Some customers in the Frankfurt region might experience failures loading the application

Incident Report for logz.io

Postmortem

Executive Summary

Thursday, December 19th, Frankfurt region customers experienced unavailability of the Logz.io user interface sporadically over 45 minutes. Other region customers experienced unavailability for up to 10 minutes. During this incident, log ingestion, alerting and APIs operate without issues.

As part of an ongoing engineering project that decentralizes our API management across services, we have refactored our session management component to a different service in order to support future refactoring efforts.
On Wednesday, December 18th at 18:52 UTC the new change was deployed to production.

Unfortunately, a bug was deployed there as well - the function that calculates if a session should be cached or not was passed parameters in the wrong order, resulting in negative cache time.
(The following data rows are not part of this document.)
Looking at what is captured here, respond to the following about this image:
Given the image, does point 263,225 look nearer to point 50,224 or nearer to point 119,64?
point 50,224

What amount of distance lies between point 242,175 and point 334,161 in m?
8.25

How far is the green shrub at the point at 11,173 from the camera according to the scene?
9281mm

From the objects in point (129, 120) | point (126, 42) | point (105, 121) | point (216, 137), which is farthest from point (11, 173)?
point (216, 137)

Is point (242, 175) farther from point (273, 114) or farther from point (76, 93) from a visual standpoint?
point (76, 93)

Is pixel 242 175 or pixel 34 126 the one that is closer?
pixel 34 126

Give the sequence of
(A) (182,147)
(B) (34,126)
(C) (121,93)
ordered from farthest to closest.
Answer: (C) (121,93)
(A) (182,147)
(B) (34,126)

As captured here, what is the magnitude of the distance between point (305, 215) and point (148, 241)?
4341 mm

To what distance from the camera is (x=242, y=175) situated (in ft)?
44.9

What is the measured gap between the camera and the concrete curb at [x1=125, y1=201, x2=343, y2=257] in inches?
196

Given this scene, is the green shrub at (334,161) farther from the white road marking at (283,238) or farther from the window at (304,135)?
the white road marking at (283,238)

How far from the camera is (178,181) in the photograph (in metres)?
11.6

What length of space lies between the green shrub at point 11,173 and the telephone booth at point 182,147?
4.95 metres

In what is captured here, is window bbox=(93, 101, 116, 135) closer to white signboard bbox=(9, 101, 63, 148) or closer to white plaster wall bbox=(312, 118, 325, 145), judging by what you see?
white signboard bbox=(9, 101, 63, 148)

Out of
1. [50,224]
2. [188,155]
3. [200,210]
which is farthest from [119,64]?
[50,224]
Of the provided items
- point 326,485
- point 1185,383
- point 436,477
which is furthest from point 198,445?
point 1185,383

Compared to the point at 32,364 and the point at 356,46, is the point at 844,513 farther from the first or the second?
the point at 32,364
Effectively, requires the session management component to access the database on every request - resulting in increased load on the database, to the verge of unavailability.

Since the deployment occurred when the system was in low usage, this issue went unnoticed till the EU morning.
After correlating the change to the deployment, we have immediately reverted the new code.
Unfortunately again, revealing a new bug. When we make changes like this one, we always make sure to have backward compatibility in place - so we can revert in case of an issue. While indeed code was added to support revert, it contained a logical bug, resulted in denying all requests until a full revert was done.

Corrective actions:

Add integration test that checks the validity of the most critical caches
Rehearse rollback of sensitive deployments as such
Educate all Engineers about this outage, and the programmatic lesson learned

Chain of events, all times in UTC:

Dec 19th, 7:39 am - The on-call production engineer gets alerts on high response time in the application load balancer
Dec 19th, 7:45 am - The production engineer recognizes a steep increase started Dec 18th, 17:00.
Dec 19th, 7:49 am - The on-call application engineer is called to assist.
Dec 19th, 8:52 am - Status-page is up to reflect slow user interface performance for some EU customers.
Dec 19th, 8:58 am - The production engineer tries to restart related components.
Dec 19th, 9:10 am - The on-call backend engineer is called to assist. The DB and relevant micro-services are tested and found valid.
Dec 19th, 9:15 am - We realize the problem also occurs in the US on a smaller scale.
Dec 19th, 10:00 am - The user interface becomes almost completely unavailable in EU.
Dec 19th, 10:24 am - We detect a suspicious deployment from when the decrease started and reverted it.
Dec 19th, 10:33 am - Due to unhandled dependencies in the revert process, the application becomes unavailable in the US.
Dec 19th, 10:45 am - The revert of the suspicious deployment ends and the issue is solved. Status-page is removed.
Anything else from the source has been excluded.